Reproduce the listing below word for word, keeping every line as it appears.

Data drawn from a collection:
▼
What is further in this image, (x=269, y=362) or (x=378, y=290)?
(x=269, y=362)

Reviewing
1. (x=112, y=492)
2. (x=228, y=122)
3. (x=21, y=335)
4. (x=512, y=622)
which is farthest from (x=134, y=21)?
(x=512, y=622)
▲
### Complete answer
What is further in this image, (x=269, y=362) or (x=378, y=290)?
(x=269, y=362)

Reviewing
1. (x=112, y=492)
2. (x=228, y=122)
3. (x=21, y=335)
4. (x=512, y=622)
which is farthest from (x=134, y=21)?
(x=512, y=622)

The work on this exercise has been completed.